The unexpected and disproportionate deaths of the young and healthy during these three years was also noticed during the Spanish flu epidemic that began in 1918.
This influenza variant triggered a cytokine storm, ravaging the stronger immune system of young adults.
A cytokine storm is a pathological reaction in which the immune system causes an uncontrolled and excessive release of signalling molecules called cytokines.
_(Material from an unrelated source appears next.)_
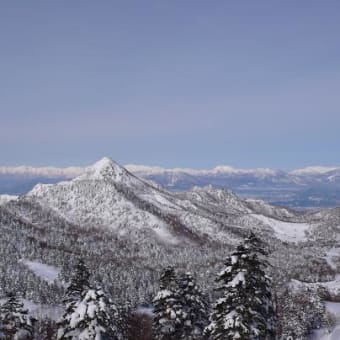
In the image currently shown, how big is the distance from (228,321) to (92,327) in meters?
11.2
Cytokines are a normal part of the body’s immune response to infection, but their sudden release in large quantities can cause multisystem organ failure and death.
Cytokine storms may be caused by viral respiratory infections such as influenza or pneumonia.
Newspaper reports for the three bad years in Numurkah stated that the cause of death was pneumonia.
Mrs Maidment and her daughter also suffered from pneumonia, but they survived. The more likely cause was pneumonia as a complication from typhoid.
During the Aids epidemic, those infected by the virus died of pneumonia, but the underlying cause of death was the HIV virus.
Typhoid can also come with wet weather if floods end by mixing sewage and drinking water.
One of the wettest years in Victorian history was 1916. In September that year it rained almost continuously for a week.
Twelve drowned in Victoria that month and hundreds of families were made homeless.
In low-lying Nurmurkah, drinking water mixed with raw sewage.
So 1916 was another typhoid year, but again the disease was masked as pneumonia.
In May 1916, Sister Mary Cassian of the convent at Numurkah died aged just 38 after a short illness.
Again, the likely cause appeared to be typhoid. Three weeks later, Sister Mary Patricia died at the convent. She was 50.
She’d been suffering from heart problems until typhoid intervened. The women are buried together.
Chlorination of drinking water as a preventative for typhoid was identified 20 years before.
Maidstone in Britain by 1897 was the first town in the world to have its entire water supply chlorinated.
Despite these advances, more Australian and Empire soldiers died in the Boer War of 1899 to 1902 from enteric fever (typhoid) than were killed by enemy action.